Mit dem Dämmern des Morgens wird es besser. Besser mit Schmerzen oder Sorgen, die einen die Nacht über geplagt haben, besser mit Fragen, auf die man keine Antwort gefunden hat. Ich ging meinen Verrichtungen nach, löste am Vormittag für einen Kunden, den ich auch im Ruhestand noch betreue, ein Problem seines Servers, machte am Nachmittag einen Spaziergang, traf zufällig die Witwe aus dem Nachbarhaus, eine siebzigjährige Frau mit starker erotischer Ausstrahlung, die mir gefällt und der auch ich gefalle, und setzte mich mit ihr in ein Straßencafé. Bis ich daran denken musste, wie sie wohl reagieren würde, wenn in den Zeitungen über den Begründer der Kybernetik und Informatik in der DDR als Stasi-Spitzel geschrieben würde. Sie kommt aus dem Westen und hat den einfältigen Westblick auf Gut und Böse.

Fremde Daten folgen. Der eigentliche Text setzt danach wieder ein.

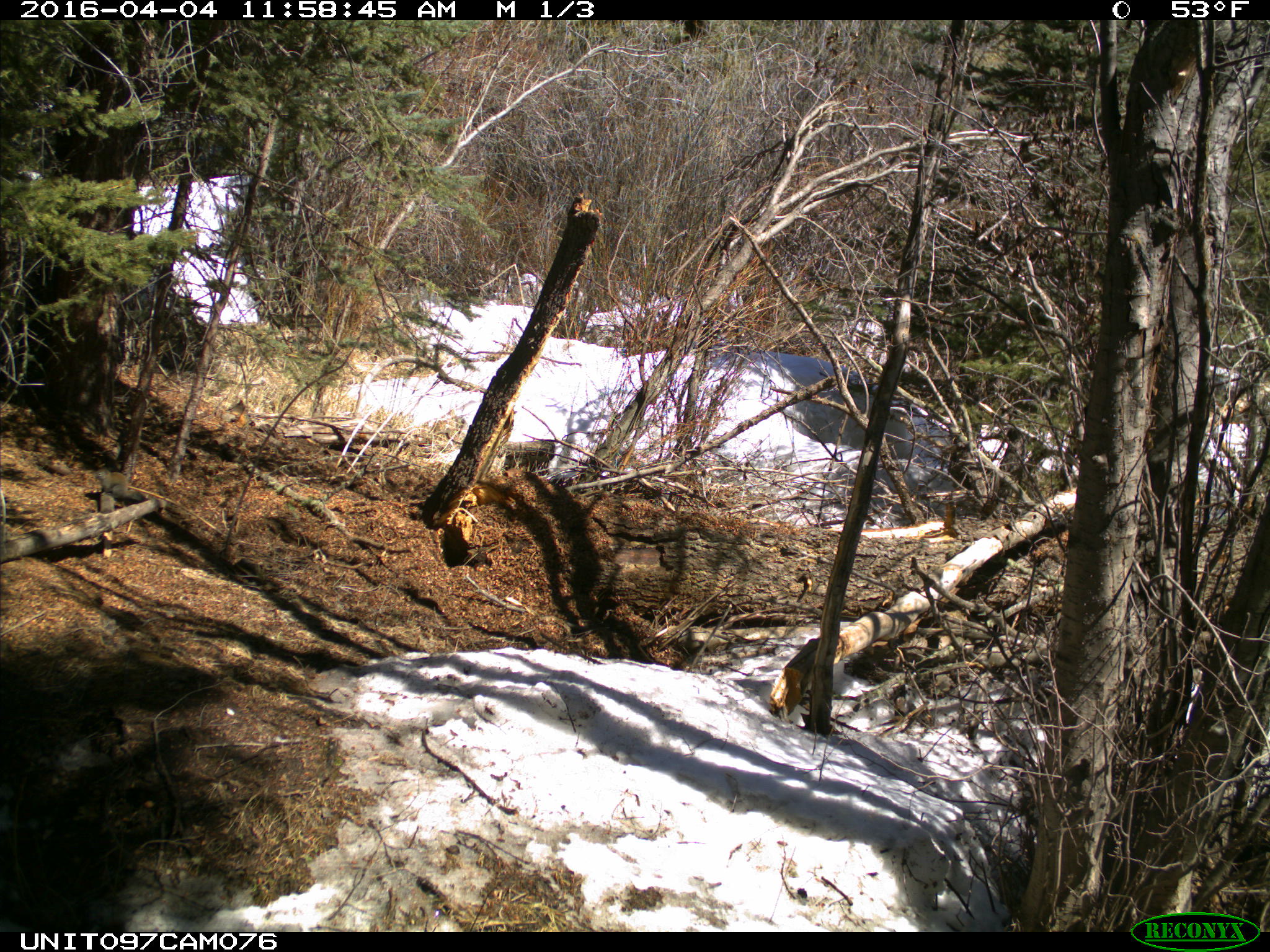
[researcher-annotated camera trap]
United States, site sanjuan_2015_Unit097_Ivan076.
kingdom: Animalia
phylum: Chordata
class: Mammalia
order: Rodentia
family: Sciuridae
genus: Tamiasciurus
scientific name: Tamiasciurus hudsonicus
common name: american red squirrel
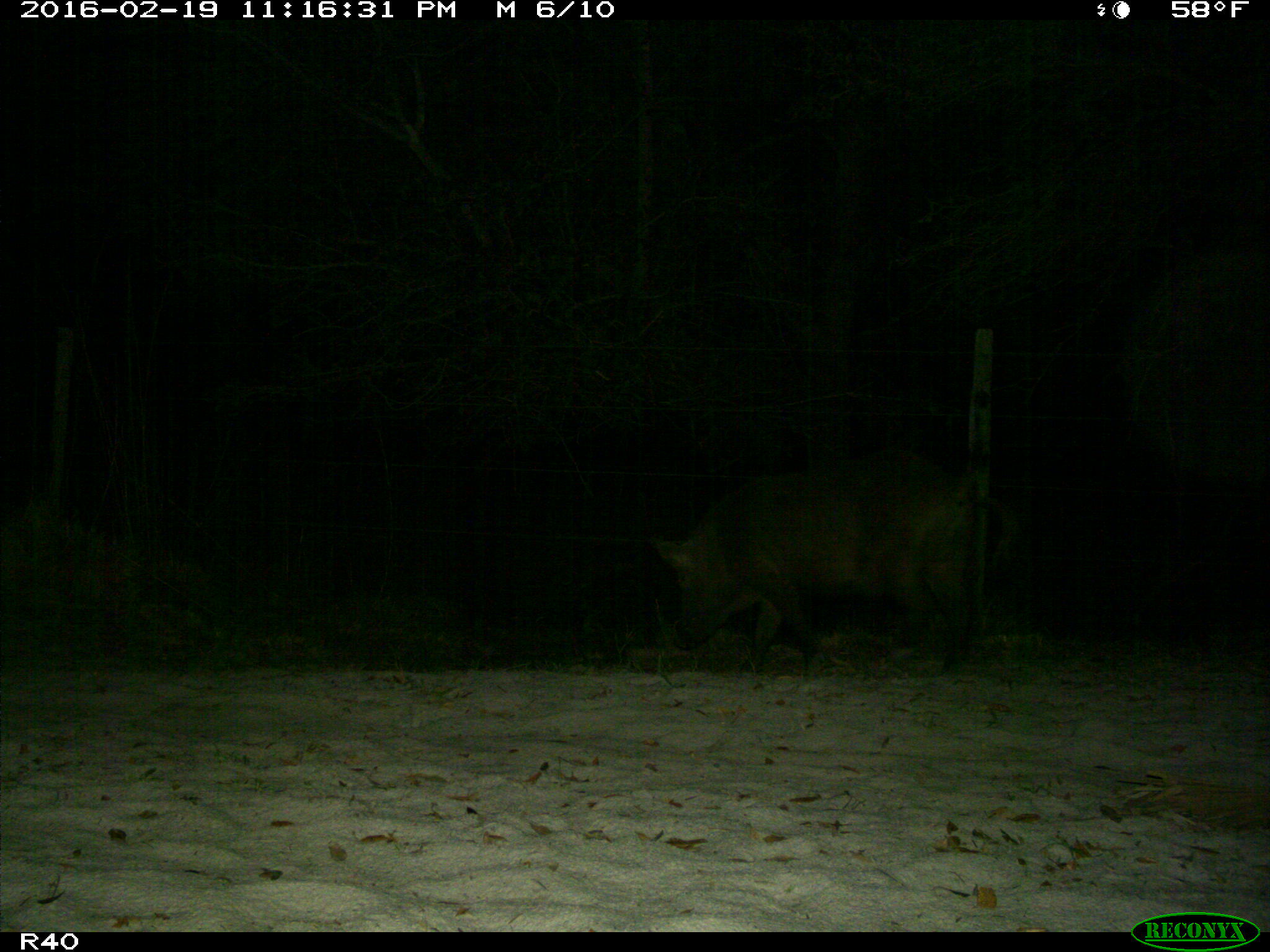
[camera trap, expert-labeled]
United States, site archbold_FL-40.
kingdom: Animalia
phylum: Chordata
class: Mammalia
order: Artiodactyla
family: Suidae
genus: Sus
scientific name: Sus scrofa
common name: wild boar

Aber nein, so wichtig war ich nicht. Wen interessierte schon die Kybernetik und Informatik der DDR? Wenn allerdings Lena sich von einem Skandal um meine Person Aufmerksamkeit für ihr Projekt versprechen sollte, würde sie alles daransetzen, den Skandal zu produzieren. Wie groß könnte er werden? Würde es zu mehr als einem Artikel in der Frankfurter Allgemeinen Zeitung oder der Süddeutschen Zeitung reichen? Ich konnte es mir nicht vorstellen, aber über die Jahre ist viel passiert, das ich mir nicht hatte vorstellen können.
Dann war ich wieder zu Hause und wartete auf Lenas Anruf. Die Fragen wurmten nicht mehr im Kopf. Aber wie man mit der Zunge immer wieder nach der wunden Stelle im Mund tasten und sie drücken muss, bis sie wieder weh tut, musste ich meine Gedanken immer wieder auf Lena und das richten, was sie herausfinden würde. Und was dann wäre.
An diesem Abend rief sie nicht mehr an. Sie rief erst am nächsten Abend an. Sie sprach, als sitze sie über mich zu Gericht, sachlich, streng, kalt. Sie wolle mit mir reden. Sie komme am frühen Nachmittag.